Given task: Copy every one of the records below word for word, without changing anything.

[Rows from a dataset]
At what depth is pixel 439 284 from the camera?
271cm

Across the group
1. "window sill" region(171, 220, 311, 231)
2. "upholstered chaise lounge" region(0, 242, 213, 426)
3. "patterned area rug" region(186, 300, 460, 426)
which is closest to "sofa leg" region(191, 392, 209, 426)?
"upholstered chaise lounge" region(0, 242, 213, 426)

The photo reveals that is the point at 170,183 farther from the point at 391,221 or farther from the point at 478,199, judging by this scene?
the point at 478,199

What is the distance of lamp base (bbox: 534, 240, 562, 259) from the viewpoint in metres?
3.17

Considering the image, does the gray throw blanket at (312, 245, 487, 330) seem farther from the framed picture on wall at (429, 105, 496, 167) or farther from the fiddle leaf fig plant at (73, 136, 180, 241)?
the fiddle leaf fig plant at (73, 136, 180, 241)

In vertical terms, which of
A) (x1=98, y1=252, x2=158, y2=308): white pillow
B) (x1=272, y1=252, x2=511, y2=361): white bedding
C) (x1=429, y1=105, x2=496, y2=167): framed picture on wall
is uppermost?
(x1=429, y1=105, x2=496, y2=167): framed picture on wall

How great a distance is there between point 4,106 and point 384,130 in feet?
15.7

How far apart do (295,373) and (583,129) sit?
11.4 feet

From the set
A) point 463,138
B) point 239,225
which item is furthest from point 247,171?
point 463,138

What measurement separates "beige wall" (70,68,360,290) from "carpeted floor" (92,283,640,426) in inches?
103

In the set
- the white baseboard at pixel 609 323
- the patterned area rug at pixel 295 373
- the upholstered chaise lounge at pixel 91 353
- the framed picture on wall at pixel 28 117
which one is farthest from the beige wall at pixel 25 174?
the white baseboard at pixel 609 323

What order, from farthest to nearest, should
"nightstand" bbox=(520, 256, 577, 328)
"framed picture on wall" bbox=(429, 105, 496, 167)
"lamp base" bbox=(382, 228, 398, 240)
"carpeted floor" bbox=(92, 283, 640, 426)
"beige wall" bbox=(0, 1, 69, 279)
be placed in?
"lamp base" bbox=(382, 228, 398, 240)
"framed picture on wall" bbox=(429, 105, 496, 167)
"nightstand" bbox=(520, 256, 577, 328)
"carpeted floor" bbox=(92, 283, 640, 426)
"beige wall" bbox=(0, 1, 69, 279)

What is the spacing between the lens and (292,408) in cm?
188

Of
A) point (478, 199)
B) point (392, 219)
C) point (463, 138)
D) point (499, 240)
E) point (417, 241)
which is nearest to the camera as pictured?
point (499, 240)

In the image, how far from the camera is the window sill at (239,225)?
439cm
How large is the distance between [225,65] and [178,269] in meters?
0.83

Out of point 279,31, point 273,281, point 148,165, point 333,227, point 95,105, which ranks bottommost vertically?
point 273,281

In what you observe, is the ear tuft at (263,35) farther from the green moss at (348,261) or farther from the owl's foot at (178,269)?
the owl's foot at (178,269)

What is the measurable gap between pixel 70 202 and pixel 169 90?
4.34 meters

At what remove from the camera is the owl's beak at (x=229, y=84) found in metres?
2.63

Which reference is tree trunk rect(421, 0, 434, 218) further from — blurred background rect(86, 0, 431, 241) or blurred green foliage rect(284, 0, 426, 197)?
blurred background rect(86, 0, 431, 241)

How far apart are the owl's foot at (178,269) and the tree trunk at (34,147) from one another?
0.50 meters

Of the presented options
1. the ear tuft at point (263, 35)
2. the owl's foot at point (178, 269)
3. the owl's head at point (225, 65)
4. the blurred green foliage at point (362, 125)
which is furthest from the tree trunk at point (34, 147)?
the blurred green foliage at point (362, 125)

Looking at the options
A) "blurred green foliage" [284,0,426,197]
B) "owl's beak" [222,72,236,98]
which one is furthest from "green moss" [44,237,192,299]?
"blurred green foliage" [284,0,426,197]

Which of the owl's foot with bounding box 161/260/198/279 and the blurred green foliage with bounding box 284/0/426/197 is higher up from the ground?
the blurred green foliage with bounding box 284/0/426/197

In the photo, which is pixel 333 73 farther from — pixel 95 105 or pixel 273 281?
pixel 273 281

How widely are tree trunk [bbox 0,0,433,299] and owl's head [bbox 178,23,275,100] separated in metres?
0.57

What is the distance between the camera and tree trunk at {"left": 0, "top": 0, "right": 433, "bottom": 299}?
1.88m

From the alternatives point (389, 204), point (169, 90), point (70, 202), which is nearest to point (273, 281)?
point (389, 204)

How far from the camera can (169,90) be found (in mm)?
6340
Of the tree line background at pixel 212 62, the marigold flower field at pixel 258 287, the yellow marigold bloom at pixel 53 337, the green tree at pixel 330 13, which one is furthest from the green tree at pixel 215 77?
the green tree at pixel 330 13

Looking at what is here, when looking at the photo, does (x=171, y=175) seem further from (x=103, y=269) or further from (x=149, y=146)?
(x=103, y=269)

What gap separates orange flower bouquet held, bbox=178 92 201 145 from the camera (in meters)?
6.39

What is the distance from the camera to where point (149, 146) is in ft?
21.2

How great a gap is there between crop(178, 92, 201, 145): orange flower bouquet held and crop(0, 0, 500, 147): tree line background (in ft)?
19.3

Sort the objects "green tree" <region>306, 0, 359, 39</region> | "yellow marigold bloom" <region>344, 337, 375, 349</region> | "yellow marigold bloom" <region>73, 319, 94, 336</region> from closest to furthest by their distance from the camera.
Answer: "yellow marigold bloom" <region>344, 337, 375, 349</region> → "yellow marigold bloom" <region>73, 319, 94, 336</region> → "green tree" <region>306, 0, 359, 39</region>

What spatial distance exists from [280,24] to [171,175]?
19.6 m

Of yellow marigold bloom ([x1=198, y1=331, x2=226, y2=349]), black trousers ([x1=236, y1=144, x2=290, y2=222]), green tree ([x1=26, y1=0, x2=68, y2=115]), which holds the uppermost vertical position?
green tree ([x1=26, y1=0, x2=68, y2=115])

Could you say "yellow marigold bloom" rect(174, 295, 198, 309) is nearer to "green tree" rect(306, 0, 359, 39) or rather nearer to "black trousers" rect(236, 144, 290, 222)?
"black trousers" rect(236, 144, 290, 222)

Output of the task:
At what depth is pixel 439 284 from the camera?
271cm

Across the group
1. "window sill" region(171, 220, 311, 231)
2. "upholstered chaise lounge" region(0, 242, 213, 426)
3. "patterned area rug" region(186, 300, 460, 426)
which is closest to "sofa leg" region(191, 392, 209, 426)?
"upholstered chaise lounge" region(0, 242, 213, 426)

The photo reveals that is the point at 170,183 farther from the point at 391,221 or farther from the point at 478,199, judging by this scene?
the point at 478,199

What is the distance of lamp base (bbox: 534, 240, 562, 259) from the viewpoint in metres?
3.17

Considering the image, does the gray throw blanket at (312, 245, 487, 330) seem farther from the framed picture on wall at (429, 105, 496, 167) or farther from the fiddle leaf fig plant at (73, 136, 180, 241)?
the fiddle leaf fig plant at (73, 136, 180, 241)

In vertical terms, which of
A) (x1=98, y1=252, x2=158, y2=308): white pillow
B) (x1=272, y1=252, x2=511, y2=361): white bedding
C) (x1=429, y1=105, x2=496, y2=167): framed picture on wall
is uppermost?
(x1=429, y1=105, x2=496, y2=167): framed picture on wall

How great a distance is there between point 4,106 and point 384,130 in feet?
15.7

How far apart do (295,373) and (583,129) sit?
11.4 feet

From the set
A) point 463,138
B) point 239,225
which item is furthest from point 247,171?
point 463,138

What measurement separates "beige wall" (70,68,360,290) from "carpeted floor" (92,283,640,426) in inches?
103

In the set
- the white baseboard at pixel 609 323
- the patterned area rug at pixel 295 373
- the upholstered chaise lounge at pixel 91 353
- the framed picture on wall at pixel 28 117
which one is farthest from the beige wall at pixel 25 174?
the white baseboard at pixel 609 323

What order, from farthest to nearest, should
"nightstand" bbox=(520, 256, 577, 328)
"framed picture on wall" bbox=(429, 105, 496, 167)
"lamp base" bbox=(382, 228, 398, 240)
"carpeted floor" bbox=(92, 283, 640, 426)
"beige wall" bbox=(0, 1, 69, 279)
be placed in?
"lamp base" bbox=(382, 228, 398, 240)
"framed picture on wall" bbox=(429, 105, 496, 167)
"nightstand" bbox=(520, 256, 577, 328)
"carpeted floor" bbox=(92, 283, 640, 426)
"beige wall" bbox=(0, 1, 69, 279)

What is the spacing between the lens and (292,408) in cm?
188

Of
A) point (478, 199)
B) point (392, 219)
C) point (463, 138)
D) point (499, 240)
E) point (417, 241)
which is nearest to the camera as pictured?
point (499, 240)

In the image, how far from the camera is the window sill at (239,225)?
439cm
How large is the distance between [225,65] and [178,269] in meters?
0.83

Out of point 279,31, point 273,281, point 148,165, point 333,227, point 95,105, which ranks bottommost vertically?
point 273,281

In what you observe, is the ear tuft at (263,35) farther from the green moss at (348,261) or farther from the owl's foot at (178,269)?
the owl's foot at (178,269)

What is the measurable gap between pixel 70 202 and pixel 169 90?
4.34 meters

At what remove from the camera is the owl's beak at (x=229, y=84) found in metres?
2.63

Which reference is tree trunk rect(421, 0, 434, 218) further from — blurred background rect(86, 0, 431, 241) or blurred green foliage rect(284, 0, 426, 197)?
blurred background rect(86, 0, 431, 241)

How far apart are the owl's foot at (178,269) and the tree trunk at (34,147) from one another?
0.50 meters

Of the presented options
1. the ear tuft at point (263, 35)
2. the owl's foot at point (178, 269)
3. the owl's head at point (225, 65)
4. the blurred green foliage at point (362, 125)
which is furthest from the tree trunk at point (34, 147)?
the blurred green foliage at point (362, 125)

Looking at the options
A) "blurred green foliage" [284,0,426,197]
B) "owl's beak" [222,72,236,98]
which one is furthest from "green moss" [44,237,192,299]?
"blurred green foliage" [284,0,426,197]

Which of the owl's foot with bounding box 161/260/198/279 and the blurred green foliage with bounding box 284/0/426/197 is higher up from the ground?
the blurred green foliage with bounding box 284/0/426/197

In the photo, which is pixel 333 73 farther from — pixel 95 105 or pixel 273 281?
pixel 273 281

How widely are tree trunk [bbox 0,0,433,299] and owl's head [bbox 178,23,275,100] separated in metres?
0.57

What is the distance between the camera and tree trunk at {"left": 0, "top": 0, "right": 433, "bottom": 299}?
1.88m

From the alternatives point (389, 204), point (169, 90), point (70, 202), which is nearest to point (273, 281)?
point (389, 204)

How far from the camera can (169,90) be found (in mm)?
6340
Of the tree line background at pixel 212 62, the marigold flower field at pixel 258 287, the yellow marigold bloom at pixel 53 337, the green tree at pixel 330 13, which one is furthest from the green tree at pixel 215 77?
the green tree at pixel 330 13

Looking at what is here, when looking at the photo, does (x=171, y=175) seem further from (x=103, y=269) or further from (x=149, y=146)?
(x=103, y=269)

What gap separates orange flower bouquet held, bbox=178 92 201 145 from the camera (in meters)?
6.39

What is the distance from the camera to where point (149, 146) is in ft?
21.2

How great a gap is there between crop(178, 92, 201, 145): orange flower bouquet held and crop(0, 0, 500, 147): tree line background (in ft)?
19.3

Sort the objects "green tree" <region>306, 0, 359, 39</region> | "yellow marigold bloom" <region>344, 337, 375, 349</region> | "yellow marigold bloom" <region>73, 319, 94, 336</region> from closest to furthest by their distance from the camera.
Answer: "yellow marigold bloom" <region>344, 337, 375, 349</region> → "yellow marigold bloom" <region>73, 319, 94, 336</region> → "green tree" <region>306, 0, 359, 39</region>

What spatial distance exists from [280,24] to [171,175]?
19.6 m

Of yellow marigold bloom ([x1=198, y1=331, x2=226, y2=349]), black trousers ([x1=236, y1=144, x2=290, y2=222]), green tree ([x1=26, y1=0, x2=68, y2=115]), which holds the uppermost vertical position?
green tree ([x1=26, y1=0, x2=68, y2=115])

Could you say "yellow marigold bloom" rect(174, 295, 198, 309) is nearer to "green tree" rect(306, 0, 359, 39) or rather nearer to "black trousers" rect(236, 144, 290, 222)?
"black trousers" rect(236, 144, 290, 222)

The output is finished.